== Quoted passage ==
• Nem Talált Eredményt

THE COLLECTIVE BARGAINING CAPACITY IN HUNGARY FROM A CRITICAL PERSPECTIVE

In document TAVASZI SZÉL SPRING WIND (Pldal 143-149)

Aron Peter Balogh

University of Debrecen, Marton Géza Doctoral School of Legal Studies, PhD student, arbalogh@gmail.com

Abstract

The objective of the new Act I of 2012 on the Labor Code of Hungary (LC) was to increase the role of collective agreements to achieve flexibility in labor regulations. The new Code – as a principle – allows collective agreements and individual labor contracts to regulate the content of work differently from what is stipulated by the Labor Code, not exclusively to benefit the employee, but the employer as well.

The general justification of the LC claimed that the limited role of collective agreements in the domestic labor market was due to the so-called relative dispositive regulations, allowing to interfere with the law only to benefit the employee. The new regulations – in the spirit of the extension of the collective autonomy of the participants of the labor market – also made it easier to conclude collective agreements, which are between the employer or employers’

associations, and the recognized trade unions. Trade unions are special forms of associations, which are registered by regional (formerly county) courts, and need at least ten members in order to be established. The entitlement to conclude a collective bargaining agreement under the previous Labor Code used to be linked to the results of works council elections (union members required to get the majority of the votes). At present, unions having the membership of at least 10% of the total number of employees employed at the employer are entitled to conclude collective agreements. These regulations can lead to practical issues, which I would like to reflect on from a critical perspective. For example, although it has been made easier to form a bargaining unit under the new regulations, the unions lack the democratic legitimacy to conclude any agreement if there is no requirement which ensures that the majority of the workers would support them. Unions are not motivated to increase the number of the members just above the minimum to conclude a collective agreement. Considering that the monitoring of the membership of the associations is difficult in the practice, it can also occur that a collective agreement is concluded without the union actually having the required membership for the capacity for conclusion.

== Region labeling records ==

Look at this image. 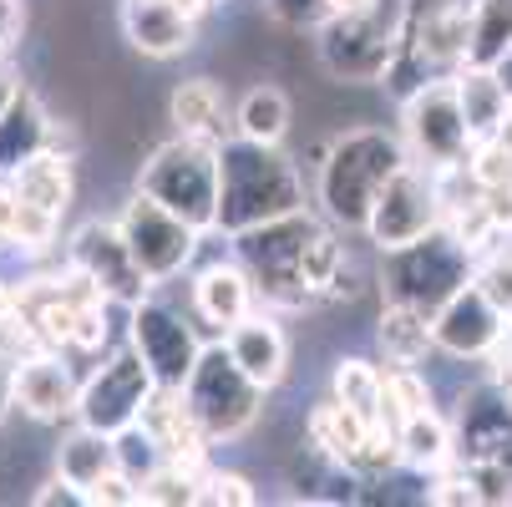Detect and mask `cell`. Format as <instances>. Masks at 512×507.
Segmentation results:
<instances>
[{
	"mask_svg": "<svg viewBox=\"0 0 512 507\" xmlns=\"http://www.w3.org/2000/svg\"><path fill=\"white\" fill-rule=\"evenodd\" d=\"M376 345L386 355V366H421V360L436 350L431 345V315L416 310V305L386 300V310L376 320Z\"/></svg>",
	"mask_w": 512,
	"mask_h": 507,
	"instance_id": "cell-25",
	"label": "cell"
},
{
	"mask_svg": "<svg viewBox=\"0 0 512 507\" xmlns=\"http://www.w3.org/2000/svg\"><path fill=\"white\" fill-rule=\"evenodd\" d=\"M330 401H340L350 416H360L365 426L386 421V391H381V366H371V360L360 355H345L335 360L330 371Z\"/></svg>",
	"mask_w": 512,
	"mask_h": 507,
	"instance_id": "cell-28",
	"label": "cell"
},
{
	"mask_svg": "<svg viewBox=\"0 0 512 507\" xmlns=\"http://www.w3.org/2000/svg\"><path fill=\"white\" fill-rule=\"evenodd\" d=\"M502 320H507V315L467 279L457 295H447L442 305L431 310V345L447 350V355H457V360H482V355L497 345Z\"/></svg>",
	"mask_w": 512,
	"mask_h": 507,
	"instance_id": "cell-14",
	"label": "cell"
},
{
	"mask_svg": "<svg viewBox=\"0 0 512 507\" xmlns=\"http://www.w3.org/2000/svg\"><path fill=\"white\" fill-rule=\"evenodd\" d=\"M112 467L142 487V482H148V477L163 467V447H158V437H153V431L142 426V421L112 431Z\"/></svg>",
	"mask_w": 512,
	"mask_h": 507,
	"instance_id": "cell-33",
	"label": "cell"
},
{
	"mask_svg": "<svg viewBox=\"0 0 512 507\" xmlns=\"http://www.w3.org/2000/svg\"><path fill=\"white\" fill-rule=\"evenodd\" d=\"M365 426L360 416H350L340 401H320L310 416H305V437H310V447H315V457L320 462H330V467H340L345 477H350V462H355V452H360V442H365Z\"/></svg>",
	"mask_w": 512,
	"mask_h": 507,
	"instance_id": "cell-24",
	"label": "cell"
},
{
	"mask_svg": "<svg viewBox=\"0 0 512 507\" xmlns=\"http://www.w3.org/2000/svg\"><path fill=\"white\" fill-rule=\"evenodd\" d=\"M492 71H497V82H502V87H507V97H512V46L502 51V61H497Z\"/></svg>",
	"mask_w": 512,
	"mask_h": 507,
	"instance_id": "cell-47",
	"label": "cell"
},
{
	"mask_svg": "<svg viewBox=\"0 0 512 507\" xmlns=\"http://www.w3.org/2000/svg\"><path fill=\"white\" fill-rule=\"evenodd\" d=\"M21 92V71H16V61H11V51H0V112L11 107V97Z\"/></svg>",
	"mask_w": 512,
	"mask_h": 507,
	"instance_id": "cell-45",
	"label": "cell"
},
{
	"mask_svg": "<svg viewBox=\"0 0 512 507\" xmlns=\"http://www.w3.org/2000/svg\"><path fill=\"white\" fill-rule=\"evenodd\" d=\"M381 391H386V421H406V416H421V411H436V391L431 381L416 371V366H386L381 371Z\"/></svg>",
	"mask_w": 512,
	"mask_h": 507,
	"instance_id": "cell-32",
	"label": "cell"
},
{
	"mask_svg": "<svg viewBox=\"0 0 512 507\" xmlns=\"http://www.w3.org/2000/svg\"><path fill=\"white\" fill-rule=\"evenodd\" d=\"M168 122L183 132V137H198V142H224L234 137V112H229V97L213 77H188L168 92Z\"/></svg>",
	"mask_w": 512,
	"mask_h": 507,
	"instance_id": "cell-20",
	"label": "cell"
},
{
	"mask_svg": "<svg viewBox=\"0 0 512 507\" xmlns=\"http://www.w3.org/2000/svg\"><path fill=\"white\" fill-rule=\"evenodd\" d=\"M11 193L21 203H36L46 213H61L71 208V193H77V178H71V153L61 148H41L36 158H26L16 173H11Z\"/></svg>",
	"mask_w": 512,
	"mask_h": 507,
	"instance_id": "cell-23",
	"label": "cell"
},
{
	"mask_svg": "<svg viewBox=\"0 0 512 507\" xmlns=\"http://www.w3.org/2000/svg\"><path fill=\"white\" fill-rule=\"evenodd\" d=\"M249 310H259V295H254V279L239 259H213L193 274V315L203 325H213L218 335L229 325H239Z\"/></svg>",
	"mask_w": 512,
	"mask_h": 507,
	"instance_id": "cell-17",
	"label": "cell"
},
{
	"mask_svg": "<svg viewBox=\"0 0 512 507\" xmlns=\"http://www.w3.org/2000/svg\"><path fill=\"white\" fill-rule=\"evenodd\" d=\"M350 259H345V244H340V229L335 224H315L310 229V239H305V254H300V274H305V289L315 300H330V289H335V279H340V269H345Z\"/></svg>",
	"mask_w": 512,
	"mask_h": 507,
	"instance_id": "cell-31",
	"label": "cell"
},
{
	"mask_svg": "<svg viewBox=\"0 0 512 507\" xmlns=\"http://www.w3.org/2000/svg\"><path fill=\"white\" fill-rule=\"evenodd\" d=\"M426 502H436V507H472L477 502V487L467 482V472L462 477H436L426 487Z\"/></svg>",
	"mask_w": 512,
	"mask_h": 507,
	"instance_id": "cell-40",
	"label": "cell"
},
{
	"mask_svg": "<svg viewBox=\"0 0 512 507\" xmlns=\"http://www.w3.org/2000/svg\"><path fill=\"white\" fill-rule=\"evenodd\" d=\"M148 391H153L148 366H142L137 350L122 340V345L107 350L102 366L77 386V411H71V421H82V426L107 431V437H112V431H122V426H132V421L142 416V401H148Z\"/></svg>",
	"mask_w": 512,
	"mask_h": 507,
	"instance_id": "cell-12",
	"label": "cell"
},
{
	"mask_svg": "<svg viewBox=\"0 0 512 507\" xmlns=\"http://www.w3.org/2000/svg\"><path fill=\"white\" fill-rule=\"evenodd\" d=\"M436 224H442V198H436L431 168H421V163L406 158L386 178V188L376 193V203H371V213H365L360 234L386 254V249H401V244L431 234Z\"/></svg>",
	"mask_w": 512,
	"mask_h": 507,
	"instance_id": "cell-9",
	"label": "cell"
},
{
	"mask_svg": "<svg viewBox=\"0 0 512 507\" xmlns=\"http://www.w3.org/2000/svg\"><path fill=\"white\" fill-rule=\"evenodd\" d=\"M77 371L66 366V350H41L16 360V411L41 426H61L77 411Z\"/></svg>",
	"mask_w": 512,
	"mask_h": 507,
	"instance_id": "cell-15",
	"label": "cell"
},
{
	"mask_svg": "<svg viewBox=\"0 0 512 507\" xmlns=\"http://www.w3.org/2000/svg\"><path fill=\"white\" fill-rule=\"evenodd\" d=\"M137 193H148L168 213H178L183 224L198 234H213L218 213V148L198 137H168L163 148L148 153V163L137 168Z\"/></svg>",
	"mask_w": 512,
	"mask_h": 507,
	"instance_id": "cell-4",
	"label": "cell"
},
{
	"mask_svg": "<svg viewBox=\"0 0 512 507\" xmlns=\"http://www.w3.org/2000/svg\"><path fill=\"white\" fill-rule=\"evenodd\" d=\"M512 46V0H472L467 66H497Z\"/></svg>",
	"mask_w": 512,
	"mask_h": 507,
	"instance_id": "cell-30",
	"label": "cell"
},
{
	"mask_svg": "<svg viewBox=\"0 0 512 507\" xmlns=\"http://www.w3.org/2000/svg\"><path fill=\"white\" fill-rule=\"evenodd\" d=\"M117 21H122L127 46L153 56V61H173V56H183L193 46V21L178 16L168 0H122Z\"/></svg>",
	"mask_w": 512,
	"mask_h": 507,
	"instance_id": "cell-18",
	"label": "cell"
},
{
	"mask_svg": "<svg viewBox=\"0 0 512 507\" xmlns=\"http://www.w3.org/2000/svg\"><path fill=\"white\" fill-rule=\"evenodd\" d=\"M406 163V142L386 127H350L340 132L325 158H320V178H315V203L325 213V224L335 229H360L371 213L376 193L386 188V178Z\"/></svg>",
	"mask_w": 512,
	"mask_h": 507,
	"instance_id": "cell-2",
	"label": "cell"
},
{
	"mask_svg": "<svg viewBox=\"0 0 512 507\" xmlns=\"http://www.w3.org/2000/svg\"><path fill=\"white\" fill-rule=\"evenodd\" d=\"M61 264L87 274L102 295L117 300V305H137L142 295H153V284L142 279V269H137V259H132V249H127V239H122L117 224H102V219L82 224L77 234L66 239Z\"/></svg>",
	"mask_w": 512,
	"mask_h": 507,
	"instance_id": "cell-13",
	"label": "cell"
},
{
	"mask_svg": "<svg viewBox=\"0 0 512 507\" xmlns=\"http://www.w3.org/2000/svg\"><path fill=\"white\" fill-rule=\"evenodd\" d=\"M198 482L203 477L163 462L148 482H142V507H198Z\"/></svg>",
	"mask_w": 512,
	"mask_h": 507,
	"instance_id": "cell-34",
	"label": "cell"
},
{
	"mask_svg": "<svg viewBox=\"0 0 512 507\" xmlns=\"http://www.w3.org/2000/svg\"><path fill=\"white\" fill-rule=\"evenodd\" d=\"M198 502H208V507H254L259 492H254V482L239 477V472H203Z\"/></svg>",
	"mask_w": 512,
	"mask_h": 507,
	"instance_id": "cell-36",
	"label": "cell"
},
{
	"mask_svg": "<svg viewBox=\"0 0 512 507\" xmlns=\"http://www.w3.org/2000/svg\"><path fill=\"white\" fill-rule=\"evenodd\" d=\"M218 340H224V350L234 355V366H239L259 391H274V386L289 376V335L279 330L274 315L249 310L239 325H229Z\"/></svg>",
	"mask_w": 512,
	"mask_h": 507,
	"instance_id": "cell-16",
	"label": "cell"
},
{
	"mask_svg": "<svg viewBox=\"0 0 512 507\" xmlns=\"http://www.w3.org/2000/svg\"><path fill=\"white\" fill-rule=\"evenodd\" d=\"M457 452L467 462H487V457H507L512 452V406L507 391H472L462 396V416H457Z\"/></svg>",
	"mask_w": 512,
	"mask_h": 507,
	"instance_id": "cell-19",
	"label": "cell"
},
{
	"mask_svg": "<svg viewBox=\"0 0 512 507\" xmlns=\"http://www.w3.org/2000/svg\"><path fill=\"white\" fill-rule=\"evenodd\" d=\"M507 320H512V310H507Z\"/></svg>",
	"mask_w": 512,
	"mask_h": 507,
	"instance_id": "cell-51",
	"label": "cell"
},
{
	"mask_svg": "<svg viewBox=\"0 0 512 507\" xmlns=\"http://www.w3.org/2000/svg\"><path fill=\"white\" fill-rule=\"evenodd\" d=\"M26 36V0H0V51H16Z\"/></svg>",
	"mask_w": 512,
	"mask_h": 507,
	"instance_id": "cell-41",
	"label": "cell"
},
{
	"mask_svg": "<svg viewBox=\"0 0 512 507\" xmlns=\"http://www.w3.org/2000/svg\"><path fill=\"white\" fill-rule=\"evenodd\" d=\"M11 310H16V295H11V284H6V279H0V320H6Z\"/></svg>",
	"mask_w": 512,
	"mask_h": 507,
	"instance_id": "cell-48",
	"label": "cell"
},
{
	"mask_svg": "<svg viewBox=\"0 0 512 507\" xmlns=\"http://www.w3.org/2000/svg\"><path fill=\"white\" fill-rule=\"evenodd\" d=\"M41 148H56V122L46 117V107L21 87L11 97V107L0 112V178H11L26 158H36Z\"/></svg>",
	"mask_w": 512,
	"mask_h": 507,
	"instance_id": "cell-21",
	"label": "cell"
},
{
	"mask_svg": "<svg viewBox=\"0 0 512 507\" xmlns=\"http://www.w3.org/2000/svg\"><path fill=\"white\" fill-rule=\"evenodd\" d=\"M406 21V0H371L360 11H330L315 26V56L335 82H381L386 61L396 56Z\"/></svg>",
	"mask_w": 512,
	"mask_h": 507,
	"instance_id": "cell-3",
	"label": "cell"
},
{
	"mask_svg": "<svg viewBox=\"0 0 512 507\" xmlns=\"http://www.w3.org/2000/svg\"><path fill=\"white\" fill-rule=\"evenodd\" d=\"M269 16L279 26H295V31H315L330 11H325V0H264Z\"/></svg>",
	"mask_w": 512,
	"mask_h": 507,
	"instance_id": "cell-38",
	"label": "cell"
},
{
	"mask_svg": "<svg viewBox=\"0 0 512 507\" xmlns=\"http://www.w3.org/2000/svg\"><path fill=\"white\" fill-rule=\"evenodd\" d=\"M487 366H492V381L502 386V391H512V325H502V335H497V345L482 355Z\"/></svg>",
	"mask_w": 512,
	"mask_h": 507,
	"instance_id": "cell-42",
	"label": "cell"
},
{
	"mask_svg": "<svg viewBox=\"0 0 512 507\" xmlns=\"http://www.w3.org/2000/svg\"><path fill=\"white\" fill-rule=\"evenodd\" d=\"M127 345L137 350V360L148 366L153 386H168V391H183L188 371H193V360L203 350L198 330L163 300L153 295H142L132 310H127Z\"/></svg>",
	"mask_w": 512,
	"mask_h": 507,
	"instance_id": "cell-11",
	"label": "cell"
},
{
	"mask_svg": "<svg viewBox=\"0 0 512 507\" xmlns=\"http://www.w3.org/2000/svg\"><path fill=\"white\" fill-rule=\"evenodd\" d=\"M360 6H371V0H325V11H360Z\"/></svg>",
	"mask_w": 512,
	"mask_h": 507,
	"instance_id": "cell-49",
	"label": "cell"
},
{
	"mask_svg": "<svg viewBox=\"0 0 512 507\" xmlns=\"http://www.w3.org/2000/svg\"><path fill=\"white\" fill-rule=\"evenodd\" d=\"M289 117H295V107H289V97L274 87V82H259L239 97L234 107V137H249V142H264V148H279V142L289 137Z\"/></svg>",
	"mask_w": 512,
	"mask_h": 507,
	"instance_id": "cell-29",
	"label": "cell"
},
{
	"mask_svg": "<svg viewBox=\"0 0 512 507\" xmlns=\"http://www.w3.org/2000/svg\"><path fill=\"white\" fill-rule=\"evenodd\" d=\"M482 213H487V224H492L502 239H512V178L482 188Z\"/></svg>",
	"mask_w": 512,
	"mask_h": 507,
	"instance_id": "cell-39",
	"label": "cell"
},
{
	"mask_svg": "<svg viewBox=\"0 0 512 507\" xmlns=\"http://www.w3.org/2000/svg\"><path fill=\"white\" fill-rule=\"evenodd\" d=\"M102 472H112V437H107V431H92L82 421L71 431H61V442H56V477L71 482L77 492H87Z\"/></svg>",
	"mask_w": 512,
	"mask_h": 507,
	"instance_id": "cell-26",
	"label": "cell"
},
{
	"mask_svg": "<svg viewBox=\"0 0 512 507\" xmlns=\"http://www.w3.org/2000/svg\"><path fill=\"white\" fill-rule=\"evenodd\" d=\"M467 279H472V254L457 244L447 224H436L431 234L381 254V295L396 305H416L426 315L447 295H457Z\"/></svg>",
	"mask_w": 512,
	"mask_h": 507,
	"instance_id": "cell-6",
	"label": "cell"
},
{
	"mask_svg": "<svg viewBox=\"0 0 512 507\" xmlns=\"http://www.w3.org/2000/svg\"><path fill=\"white\" fill-rule=\"evenodd\" d=\"M452 92H457V112H462L472 142H487V137L502 127L507 107H512V97H507V87L497 82L492 66H467V61H462V66L452 71Z\"/></svg>",
	"mask_w": 512,
	"mask_h": 507,
	"instance_id": "cell-22",
	"label": "cell"
},
{
	"mask_svg": "<svg viewBox=\"0 0 512 507\" xmlns=\"http://www.w3.org/2000/svg\"><path fill=\"white\" fill-rule=\"evenodd\" d=\"M168 6H173L178 16H188V21L198 26V21H203V16L213 11V0H168Z\"/></svg>",
	"mask_w": 512,
	"mask_h": 507,
	"instance_id": "cell-46",
	"label": "cell"
},
{
	"mask_svg": "<svg viewBox=\"0 0 512 507\" xmlns=\"http://www.w3.org/2000/svg\"><path fill=\"white\" fill-rule=\"evenodd\" d=\"M264 396L269 391H259L234 366V355L224 350V340L203 345L198 360H193V371H188V381H183V401H188L193 421L203 426V437L213 447L244 437V431L259 421V411H264Z\"/></svg>",
	"mask_w": 512,
	"mask_h": 507,
	"instance_id": "cell-7",
	"label": "cell"
},
{
	"mask_svg": "<svg viewBox=\"0 0 512 507\" xmlns=\"http://www.w3.org/2000/svg\"><path fill=\"white\" fill-rule=\"evenodd\" d=\"M117 229H122V239H127L142 279H148L153 289L173 284L198 259V239H203L193 224H183L178 213H168L148 193H132L127 198V208L117 213Z\"/></svg>",
	"mask_w": 512,
	"mask_h": 507,
	"instance_id": "cell-8",
	"label": "cell"
},
{
	"mask_svg": "<svg viewBox=\"0 0 512 507\" xmlns=\"http://www.w3.org/2000/svg\"><path fill=\"white\" fill-rule=\"evenodd\" d=\"M305 173L295 158H284L279 148L249 137H224L218 142V213H213V234H244L269 219L305 208Z\"/></svg>",
	"mask_w": 512,
	"mask_h": 507,
	"instance_id": "cell-1",
	"label": "cell"
},
{
	"mask_svg": "<svg viewBox=\"0 0 512 507\" xmlns=\"http://www.w3.org/2000/svg\"><path fill=\"white\" fill-rule=\"evenodd\" d=\"M16 411V360L0 350V421Z\"/></svg>",
	"mask_w": 512,
	"mask_h": 507,
	"instance_id": "cell-44",
	"label": "cell"
},
{
	"mask_svg": "<svg viewBox=\"0 0 512 507\" xmlns=\"http://www.w3.org/2000/svg\"><path fill=\"white\" fill-rule=\"evenodd\" d=\"M31 502H36V507H56V502H66V507H87V502H82V492L71 487V482H61V477H51V482H46V487H41Z\"/></svg>",
	"mask_w": 512,
	"mask_h": 507,
	"instance_id": "cell-43",
	"label": "cell"
},
{
	"mask_svg": "<svg viewBox=\"0 0 512 507\" xmlns=\"http://www.w3.org/2000/svg\"><path fill=\"white\" fill-rule=\"evenodd\" d=\"M507 406H512V391H507Z\"/></svg>",
	"mask_w": 512,
	"mask_h": 507,
	"instance_id": "cell-50",
	"label": "cell"
},
{
	"mask_svg": "<svg viewBox=\"0 0 512 507\" xmlns=\"http://www.w3.org/2000/svg\"><path fill=\"white\" fill-rule=\"evenodd\" d=\"M401 142H406V158L421 168H447V163L467 158L472 137H467V122L457 112L452 77H436L401 102Z\"/></svg>",
	"mask_w": 512,
	"mask_h": 507,
	"instance_id": "cell-10",
	"label": "cell"
},
{
	"mask_svg": "<svg viewBox=\"0 0 512 507\" xmlns=\"http://www.w3.org/2000/svg\"><path fill=\"white\" fill-rule=\"evenodd\" d=\"M320 219L310 208H295V213H284V219H269L259 229H244L234 234V259L249 269L254 279V295L259 305L269 310H305L315 305V295L305 289V274H300V254H305V239Z\"/></svg>",
	"mask_w": 512,
	"mask_h": 507,
	"instance_id": "cell-5",
	"label": "cell"
},
{
	"mask_svg": "<svg viewBox=\"0 0 512 507\" xmlns=\"http://www.w3.org/2000/svg\"><path fill=\"white\" fill-rule=\"evenodd\" d=\"M82 497H87V507H142V487H137L132 477H122L117 467L102 472Z\"/></svg>",
	"mask_w": 512,
	"mask_h": 507,
	"instance_id": "cell-37",
	"label": "cell"
},
{
	"mask_svg": "<svg viewBox=\"0 0 512 507\" xmlns=\"http://www.w3.org/2000/svg\"><path fill=\"white\" fill-rule=\"evenodd\" d=\"M472 284L507 315V310H512V249L497 244V249H487L482 259H472Z\"/></svg>",
	"mask_w": 512,
	"mask_h": 507,
	"instance_id": "cell-35",
	"label": "cell"
},
{
	"mask_svg": "<svg viewBox=\"0 0 512 507\" xmlns=\"http://www.w3.org/2000/svg\"><path fill=\"white\" fill-rule=\"evenodd\" d=\"M396 447H401V462L411 472H442L452 457H457V442H452V426L436 416V411H421V416H406L396 421Z\"/></svg>",
	"mask_w": 512,
	"mask_h": 507,
	"instance_id": "cell-27",
	"label": "cell"
}]
</instances>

== Required work ==
According to the abstract on collective bargaining in Hungary, what share of an employer's total workforce must a union have as members to be entitled to conclude collective agreements?

== Exercise answer ==
At least 10% of the total number of employees employed at the employer.